Dataset entries:
########

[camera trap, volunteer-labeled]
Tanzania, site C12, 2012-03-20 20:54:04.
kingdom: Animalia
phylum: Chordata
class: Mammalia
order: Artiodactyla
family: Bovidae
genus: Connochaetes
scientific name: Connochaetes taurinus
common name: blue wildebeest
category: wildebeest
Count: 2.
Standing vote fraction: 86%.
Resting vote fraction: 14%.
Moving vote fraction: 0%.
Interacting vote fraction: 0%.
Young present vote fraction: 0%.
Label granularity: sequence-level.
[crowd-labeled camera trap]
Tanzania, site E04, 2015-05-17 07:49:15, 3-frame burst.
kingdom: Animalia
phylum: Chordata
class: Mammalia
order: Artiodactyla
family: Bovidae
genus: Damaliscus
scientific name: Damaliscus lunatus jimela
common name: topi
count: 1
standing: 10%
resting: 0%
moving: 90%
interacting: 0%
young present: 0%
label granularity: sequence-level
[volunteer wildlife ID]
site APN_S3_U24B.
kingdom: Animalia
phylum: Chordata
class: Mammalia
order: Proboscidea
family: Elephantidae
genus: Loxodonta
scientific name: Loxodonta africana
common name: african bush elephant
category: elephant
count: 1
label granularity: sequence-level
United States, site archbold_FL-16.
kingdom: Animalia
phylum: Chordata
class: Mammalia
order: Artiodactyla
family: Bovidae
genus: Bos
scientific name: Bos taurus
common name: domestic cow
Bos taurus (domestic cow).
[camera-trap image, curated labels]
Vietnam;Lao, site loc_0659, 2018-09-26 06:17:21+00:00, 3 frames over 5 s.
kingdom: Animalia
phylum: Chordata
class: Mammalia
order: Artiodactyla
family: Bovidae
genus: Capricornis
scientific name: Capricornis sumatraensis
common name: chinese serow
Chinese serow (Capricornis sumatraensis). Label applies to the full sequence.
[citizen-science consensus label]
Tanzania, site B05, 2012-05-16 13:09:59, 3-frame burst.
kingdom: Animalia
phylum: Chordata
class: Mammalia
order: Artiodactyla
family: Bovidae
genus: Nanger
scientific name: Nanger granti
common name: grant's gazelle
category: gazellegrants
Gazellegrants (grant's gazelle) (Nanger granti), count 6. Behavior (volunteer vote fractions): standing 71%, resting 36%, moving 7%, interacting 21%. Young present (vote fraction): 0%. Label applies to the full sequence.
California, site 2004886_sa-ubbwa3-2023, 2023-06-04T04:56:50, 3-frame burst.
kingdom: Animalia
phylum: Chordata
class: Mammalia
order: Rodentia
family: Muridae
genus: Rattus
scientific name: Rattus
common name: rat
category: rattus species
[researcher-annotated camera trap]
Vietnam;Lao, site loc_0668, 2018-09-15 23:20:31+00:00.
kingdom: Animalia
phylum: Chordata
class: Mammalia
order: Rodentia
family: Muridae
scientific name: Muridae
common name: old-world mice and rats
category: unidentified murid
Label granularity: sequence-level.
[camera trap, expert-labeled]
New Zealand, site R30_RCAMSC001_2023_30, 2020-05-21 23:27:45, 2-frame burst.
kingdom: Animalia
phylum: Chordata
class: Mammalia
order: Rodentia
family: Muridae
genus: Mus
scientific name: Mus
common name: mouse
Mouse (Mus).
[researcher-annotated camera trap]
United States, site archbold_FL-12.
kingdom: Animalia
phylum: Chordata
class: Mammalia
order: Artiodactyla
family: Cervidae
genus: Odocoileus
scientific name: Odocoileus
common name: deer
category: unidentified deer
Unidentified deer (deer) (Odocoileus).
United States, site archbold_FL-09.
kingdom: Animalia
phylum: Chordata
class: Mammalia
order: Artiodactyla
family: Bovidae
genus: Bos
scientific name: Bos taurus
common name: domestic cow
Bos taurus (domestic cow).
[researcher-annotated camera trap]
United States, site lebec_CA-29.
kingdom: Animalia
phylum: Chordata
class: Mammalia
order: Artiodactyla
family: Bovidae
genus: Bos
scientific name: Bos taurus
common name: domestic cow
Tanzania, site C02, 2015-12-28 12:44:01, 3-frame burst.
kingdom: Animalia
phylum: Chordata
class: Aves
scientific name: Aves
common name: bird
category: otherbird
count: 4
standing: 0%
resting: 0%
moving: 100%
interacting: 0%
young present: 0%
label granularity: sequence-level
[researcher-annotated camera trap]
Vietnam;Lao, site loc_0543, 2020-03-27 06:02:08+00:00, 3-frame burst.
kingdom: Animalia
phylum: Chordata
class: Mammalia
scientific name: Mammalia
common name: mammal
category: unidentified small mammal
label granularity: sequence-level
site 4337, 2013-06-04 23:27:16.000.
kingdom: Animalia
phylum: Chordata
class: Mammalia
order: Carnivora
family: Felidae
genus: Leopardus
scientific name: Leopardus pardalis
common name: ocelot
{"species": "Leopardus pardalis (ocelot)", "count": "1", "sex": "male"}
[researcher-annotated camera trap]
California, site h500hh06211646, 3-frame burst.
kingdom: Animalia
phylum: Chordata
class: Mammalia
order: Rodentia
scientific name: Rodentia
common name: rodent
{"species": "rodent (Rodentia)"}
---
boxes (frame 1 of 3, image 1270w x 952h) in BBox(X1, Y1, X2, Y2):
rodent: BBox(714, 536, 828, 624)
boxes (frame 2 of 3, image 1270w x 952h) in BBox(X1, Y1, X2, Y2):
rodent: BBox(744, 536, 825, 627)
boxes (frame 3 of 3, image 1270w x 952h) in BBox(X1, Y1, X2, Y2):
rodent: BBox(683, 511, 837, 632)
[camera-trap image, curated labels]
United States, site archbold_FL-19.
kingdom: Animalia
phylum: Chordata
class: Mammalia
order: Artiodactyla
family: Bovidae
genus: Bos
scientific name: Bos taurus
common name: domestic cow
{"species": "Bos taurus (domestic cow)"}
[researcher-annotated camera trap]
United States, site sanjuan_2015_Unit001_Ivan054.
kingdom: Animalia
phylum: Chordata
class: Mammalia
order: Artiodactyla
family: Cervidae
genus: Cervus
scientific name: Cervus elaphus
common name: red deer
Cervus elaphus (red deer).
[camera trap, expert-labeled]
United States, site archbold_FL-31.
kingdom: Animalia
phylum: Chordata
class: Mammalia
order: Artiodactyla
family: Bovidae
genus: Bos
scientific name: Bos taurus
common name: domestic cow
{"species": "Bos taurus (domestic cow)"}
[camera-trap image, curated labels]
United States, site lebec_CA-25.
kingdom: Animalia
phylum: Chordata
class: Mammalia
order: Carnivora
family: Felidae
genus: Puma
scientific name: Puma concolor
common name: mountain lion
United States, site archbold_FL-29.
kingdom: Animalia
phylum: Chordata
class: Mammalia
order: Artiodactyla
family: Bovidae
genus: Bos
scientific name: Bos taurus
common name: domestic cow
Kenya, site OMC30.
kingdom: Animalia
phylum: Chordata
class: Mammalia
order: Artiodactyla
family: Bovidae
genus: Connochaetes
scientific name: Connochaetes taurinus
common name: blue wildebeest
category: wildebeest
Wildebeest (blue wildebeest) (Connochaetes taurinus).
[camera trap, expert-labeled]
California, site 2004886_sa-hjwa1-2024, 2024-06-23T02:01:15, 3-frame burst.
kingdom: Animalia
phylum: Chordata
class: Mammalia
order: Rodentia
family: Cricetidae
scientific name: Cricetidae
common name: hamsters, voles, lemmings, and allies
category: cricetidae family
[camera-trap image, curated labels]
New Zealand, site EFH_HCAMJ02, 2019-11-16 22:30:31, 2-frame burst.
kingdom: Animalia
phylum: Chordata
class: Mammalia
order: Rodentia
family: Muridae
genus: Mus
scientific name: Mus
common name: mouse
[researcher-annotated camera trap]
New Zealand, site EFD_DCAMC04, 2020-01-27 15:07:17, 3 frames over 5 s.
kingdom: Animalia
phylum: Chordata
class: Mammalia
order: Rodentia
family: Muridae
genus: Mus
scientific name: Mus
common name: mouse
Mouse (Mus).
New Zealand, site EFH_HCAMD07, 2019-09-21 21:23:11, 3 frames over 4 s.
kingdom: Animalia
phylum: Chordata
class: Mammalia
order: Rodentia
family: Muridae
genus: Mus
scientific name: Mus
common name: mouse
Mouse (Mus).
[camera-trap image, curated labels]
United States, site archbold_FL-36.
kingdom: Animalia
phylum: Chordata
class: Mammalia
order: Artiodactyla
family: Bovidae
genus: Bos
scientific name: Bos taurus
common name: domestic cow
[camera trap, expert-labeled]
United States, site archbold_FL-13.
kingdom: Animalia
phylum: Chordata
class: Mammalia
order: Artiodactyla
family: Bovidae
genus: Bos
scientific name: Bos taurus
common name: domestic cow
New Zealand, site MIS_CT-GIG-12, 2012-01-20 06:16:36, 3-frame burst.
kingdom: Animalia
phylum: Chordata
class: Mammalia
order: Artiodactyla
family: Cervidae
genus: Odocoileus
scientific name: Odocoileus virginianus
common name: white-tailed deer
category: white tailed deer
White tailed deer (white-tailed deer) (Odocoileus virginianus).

########

PROBLEM: With "California" as the search string, filter the records and return each line that has it.

EXERCISE RESULT:
California, site 2004886_sa-ubbwa3-2023, 2023-06-04T04:56:50, 3-frame burst.
California, site h500hh06211646, 3-frame burst.
California, site 2004886_sa-hjwa1-2024, 2024-06-23T02:01:15, 3-frame burst.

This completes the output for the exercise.